Task requirements =>
Retype the data that follows, keeping every character the same.

Collected data:
>>
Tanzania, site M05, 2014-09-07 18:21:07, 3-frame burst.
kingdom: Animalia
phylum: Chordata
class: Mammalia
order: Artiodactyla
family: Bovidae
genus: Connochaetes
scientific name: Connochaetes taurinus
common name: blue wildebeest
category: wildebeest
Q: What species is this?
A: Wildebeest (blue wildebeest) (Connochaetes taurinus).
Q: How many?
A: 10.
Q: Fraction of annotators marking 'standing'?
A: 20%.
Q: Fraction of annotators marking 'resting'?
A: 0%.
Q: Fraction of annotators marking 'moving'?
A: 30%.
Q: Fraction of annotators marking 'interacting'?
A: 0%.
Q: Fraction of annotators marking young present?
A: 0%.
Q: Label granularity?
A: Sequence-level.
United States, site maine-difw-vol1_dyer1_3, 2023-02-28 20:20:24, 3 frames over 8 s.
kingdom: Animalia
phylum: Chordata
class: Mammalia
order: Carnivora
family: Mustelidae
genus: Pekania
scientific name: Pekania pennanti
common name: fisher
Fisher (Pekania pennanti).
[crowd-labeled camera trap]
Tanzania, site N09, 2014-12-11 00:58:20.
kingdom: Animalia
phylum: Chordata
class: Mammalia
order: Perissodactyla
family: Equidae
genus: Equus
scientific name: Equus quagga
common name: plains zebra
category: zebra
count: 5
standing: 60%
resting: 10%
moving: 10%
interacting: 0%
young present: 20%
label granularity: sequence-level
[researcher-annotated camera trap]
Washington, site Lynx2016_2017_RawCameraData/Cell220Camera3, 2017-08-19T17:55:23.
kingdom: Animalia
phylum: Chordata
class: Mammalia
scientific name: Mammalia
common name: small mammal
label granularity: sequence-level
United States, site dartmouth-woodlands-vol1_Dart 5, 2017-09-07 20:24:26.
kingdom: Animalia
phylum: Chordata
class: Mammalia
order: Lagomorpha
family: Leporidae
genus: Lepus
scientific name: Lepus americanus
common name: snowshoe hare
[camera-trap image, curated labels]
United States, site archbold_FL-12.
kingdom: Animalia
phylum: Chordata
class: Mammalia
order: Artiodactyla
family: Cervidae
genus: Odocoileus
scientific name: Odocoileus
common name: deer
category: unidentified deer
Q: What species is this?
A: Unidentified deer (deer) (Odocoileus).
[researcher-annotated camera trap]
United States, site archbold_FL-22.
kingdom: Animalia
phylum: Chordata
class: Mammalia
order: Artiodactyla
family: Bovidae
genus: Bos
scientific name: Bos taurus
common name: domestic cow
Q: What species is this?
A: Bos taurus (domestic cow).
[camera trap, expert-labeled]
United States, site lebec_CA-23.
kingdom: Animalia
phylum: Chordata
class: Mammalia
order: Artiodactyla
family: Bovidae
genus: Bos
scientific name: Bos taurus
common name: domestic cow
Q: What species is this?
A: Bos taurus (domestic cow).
<<
Task answer =>
Tanzania, site M05, 2014-09-07 18:21:07, 3-frame burst.
kingdom: Animalia
phylum: Chordata
class: Mammalia
order: Artiodactyla
family: Bovidae
genus: Connochaetes
scientific name: Connochaetes taurinus
common name: blue wildebeest
category: wildebeest
Q: What species is this?
A: Wildebeest (blue wildebeest) (Connochaetes taurinus).
Q: How many?
A: 10.
Q: Fraction of annotators marking 'standing'?
A: 20%.
Q: Fraction of annotators marking 'resting'?
A: 0%.
Q: Fraction of annotators marking 'moving'?
A: 30%.
Q: Fraction of annotators marking 'interacting'?
A: 0%.
Q: Fraction of annotators marking young present?
A: 0%.
Q: Label granularity?
A: Sequence-level.
United States, site maine-difw-vol1_dyer1_3, 2023-02-28 20:20:24, 3 frames over 8 s.
kingdom: Animalia
phylum: Chordata
class: Mammalia
order: Carnivora
family: Mustelidae
genus: Pekania
scientific name: Pekania pennanti
common name: fisher
Fisher (Pekania pennanti).
[crowd-labeled camera trap]
Tanzania, site N09, 2014-12-11 00:58:20.
kingdom: Animalia
phylum: Chordata
class: Mammalia
order: Perissodactyla
family: Equidae
genus: Equus
scientific name: Equus quagga
common name: plains zebra
category: zebra
count: 5
standing: 60%
resting: 10%
moving: 10%
interacting: 0%
young present: 20%
label granularity: sequence-level
[researcher-annotated camera trap]
Washington, site Lynx2016_2017_RawCameraData/Cell220Camera3, 2017-08-19T17:55:23.
kingdom: Animalia
phylum: Chordata
class: Mammalia
scientific name: Mammalia
common name: small mammal
label granularity: sequence-level
United States, site dartmouth-woodlands-vol1_Dart 5, 2017-09-07 20:24:26.
kingdom: Animalia
phylum: Chordata
class: Mammalia
order: Lagomorpha
family: Leporidae
genus: Lepus
scientific name: Lepus americanus
common name: snowshoe hare
[camera-trap image, curated labels]
United States, site archbold_FL-12.
kingdom: Animalia
phylum: Chordata
class: Mammalia
order: Artiodactyla
family: Cervidae
genus: Odocoileus
scientific name: Odocoileus
common name: deer
category: unidentified deer
Q: What species is this?
A: Unidentified deer (deer) (Odocoileus).
[researcher-annotated camera trap]
United States, site archbold_FL-22.
kingdom: Animalia
phylum: Chordata
class: Mammalia
order: Artiodactyla
family: Bovidae
genus: Bos
scientific name: Bos taurus
common name: domestic cow
Q: What species is this?
A: Bos taurus (domestic cow).
[camera trap, expert-labeled]
United States, site lebec_CA-23.
kingdom: Animalia
phylum: Chordata
class: Mammalia
order: Artiodactyla
family: Bovidae
genus: Bos
scientific name: Bos taurus
common name: domestic cow
Q: What species is this?
A: Bos taurus (domestic cow).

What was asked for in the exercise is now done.